* **Requirement**
An acceptable answer repeats exactly the line with "family: Felidae" and each line after it through the end of the entries, and includes nothing else.

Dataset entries
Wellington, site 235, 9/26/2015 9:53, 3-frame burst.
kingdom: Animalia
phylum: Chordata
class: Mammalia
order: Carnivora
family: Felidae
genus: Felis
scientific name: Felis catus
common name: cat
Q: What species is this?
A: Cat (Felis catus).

* **Exercise output**
family: Felidae
genus: Felis
scientific name: Felis catus
common name: cat
Q: What species is this?
A: Cat (Felis catus).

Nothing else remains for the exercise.